Copy the items word for word, from the line with "At what distance" to the end, and nothing else.

>> begin Extracted records

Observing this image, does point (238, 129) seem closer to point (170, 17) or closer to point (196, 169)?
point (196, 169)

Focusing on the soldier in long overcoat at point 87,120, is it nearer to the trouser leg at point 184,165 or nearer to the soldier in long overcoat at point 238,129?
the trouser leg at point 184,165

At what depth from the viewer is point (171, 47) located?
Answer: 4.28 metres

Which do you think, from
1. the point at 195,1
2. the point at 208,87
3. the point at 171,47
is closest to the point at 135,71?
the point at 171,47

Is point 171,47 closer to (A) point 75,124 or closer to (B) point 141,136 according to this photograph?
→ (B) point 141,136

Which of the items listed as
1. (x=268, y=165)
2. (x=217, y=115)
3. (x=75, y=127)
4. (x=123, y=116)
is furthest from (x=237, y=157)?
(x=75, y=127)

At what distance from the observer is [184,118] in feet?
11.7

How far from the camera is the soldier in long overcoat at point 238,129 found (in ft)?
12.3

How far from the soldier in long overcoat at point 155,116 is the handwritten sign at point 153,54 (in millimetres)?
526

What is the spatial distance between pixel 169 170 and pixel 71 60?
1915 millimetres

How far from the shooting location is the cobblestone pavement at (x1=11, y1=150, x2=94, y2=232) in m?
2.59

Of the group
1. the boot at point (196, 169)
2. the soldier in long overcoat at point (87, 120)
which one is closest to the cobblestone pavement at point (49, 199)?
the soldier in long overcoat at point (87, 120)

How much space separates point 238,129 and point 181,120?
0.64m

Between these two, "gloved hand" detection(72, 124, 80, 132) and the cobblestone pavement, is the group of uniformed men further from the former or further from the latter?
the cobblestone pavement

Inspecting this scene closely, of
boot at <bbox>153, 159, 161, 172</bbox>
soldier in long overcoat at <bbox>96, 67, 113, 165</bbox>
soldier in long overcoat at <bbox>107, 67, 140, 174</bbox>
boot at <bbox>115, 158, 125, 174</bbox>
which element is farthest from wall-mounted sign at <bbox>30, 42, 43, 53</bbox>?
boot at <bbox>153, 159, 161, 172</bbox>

>> end Extracted records

◆ In response:
At what distance from the observer is [184,118] in feet?
11.7

How far from the camera is the soldier in long overcoat at point 238,129 found (in ft)?
12.3

How far from the soldier in long overcoat at point 155,116 is the handwritten sign at point 153,54 (in millimetres)?
526

What is the spatial distance between pixel 169 170 and pixel 71 60?
1915 millimetres

How far from the shooting location is the cobblestone pavement at (x1=11, y1=150, x2=94, y2=232) in m?
2.59

Of the group
1. the boot at point (196, 169)
2. the soldier in long overcoat at point (87, 120)
which one is closest to the cobblestone pavement at point (49, 199)?
the soldier in long overcoat at point (87, 120)

How much space separates point 238,129 and point 181,120?
0.64m

Between these two, "gloved hand" detection(72, 124, 80, 132) and the cobblestone pavement, is the group of uniformed men further from the former or further from the latter?
the cobblestone pavement

Inspecting this scene closely, of
boot at <bbox>153, 159, 161, 172</bbox>
soldier in long overcoat at <bbox>96, 67, 113, 165</bbox>
soldier in long overcoat at <bbox>107, 67, 140, 174</bbox>
boot at <bbox>115, 158, 125, 174</bbox>
which element is farthest from wall-mounted sign at <bbox>30, 42, 43, 53</bbox>?
boot at <bbox>153, 159, 161, 172</bbox>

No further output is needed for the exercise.